Creating Models¶

In the example code of this tutorial, we assume for simplicity that the following symbols are already imported.

import math
import numpy as np
import chainer
from chainer import backend
from chainer import backends
from chainer.backends import cuda
from chainer import Function, FunctionNode, gradient_check, report, training, utils, Variable
from chainer import datasets, initializers, iterators, optimizers, serializers
from chainer import Link, Chain, ChainList
import chainer.functions as F
import chainer.links as L
from chainer.training import extensions

Most neural network architectures contain multiple links. For example, a multi-layer perceptron consists of multiple linear layers. We can write complex procedures with parameters by combining multiple links like this:

>>> l1 = L.Linear(4, 3)
>>> l2 = L.Linear(3, 2)

>>> def my_forward(x):
...     h = l1(x)
...     return l2(h)

Here the L indicates the links module. A procedure with parameters defined in this way is hard to reuse. More Pythonic way is combining the links and procedures into a class:

>>> class MyProc(object):
...     def __init__(self):
...         self.l1 = L.Linear(4, 3)
...         self.l2 = L.Linear(3, 2)
...
...     def forward(self, x):
...         h = self.l1(x)
...         return self.l2(h)

In order to make it more reusable, we want to support parameter management, CPU/GPU migration, robust and flexible save/load features, etc. These features are all supported by the Chain class in Chainer. Then, what we have to do here is just define the above class as a subclass of Chain:

>>> class MyChain(Chain):
...     def __init__(self):
...         super(MyChain, self).__init__()
...         with self.init_scope():
...             self.l1 = L.Linear(4, 3)
...             self.l2 = L.Linear(3, 2)
...
...     def forward(self, x):
...         h = self.l1(x)
...         return self.l2(h)

It shows how a complex chain is constructed by simpler links. Links like l1 and l2 are called child links of MyChain. Note that Chain itself inherits Link. It means we can define more complex chains that hold MyChain objects as their child links.

Note

We often define a single forward method of a link by the forward operator. Such links and chains are callable and behave like regular functions of Variables.

Note

In Chainer v1, we could also register the trainable layers (i.e., Link s) to the model by putting them to the __init__() of Chain or registering them via add_link(). But as these ways are deprecated in Chainer v2, users are recommended to use the way explained above.

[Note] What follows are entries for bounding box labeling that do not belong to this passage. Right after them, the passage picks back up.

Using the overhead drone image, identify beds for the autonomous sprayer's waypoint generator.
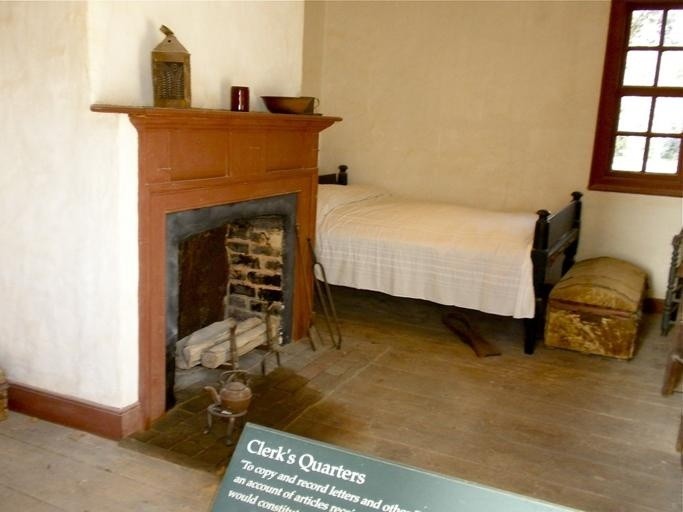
[318,164,582,355]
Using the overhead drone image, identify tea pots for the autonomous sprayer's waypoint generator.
[203,370,252,414]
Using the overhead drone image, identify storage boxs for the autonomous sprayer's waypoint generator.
[545,258,649,357]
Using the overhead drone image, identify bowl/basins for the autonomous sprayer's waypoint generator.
[260,96,312,114]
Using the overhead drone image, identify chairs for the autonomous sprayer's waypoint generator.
[660,228,683,337]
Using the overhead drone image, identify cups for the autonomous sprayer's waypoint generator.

Another way to define a chain is using the ChainList class, which behaves like a list of links:

>>> class MyChain2(ChainList):
...     def __init__(self):
...         super(MyChain2, self).__init__(
...             L.Linear(4, 3),
...             L.Linear(3, 2),
...         )
...
...     def forward(self, x):
...         h = self[0](x)
...         return self[1](h)

ChainList can conveniently use an arbitrary number of links, however if the number of links is fixed like in the above case, the Chain class is recommended as a base class.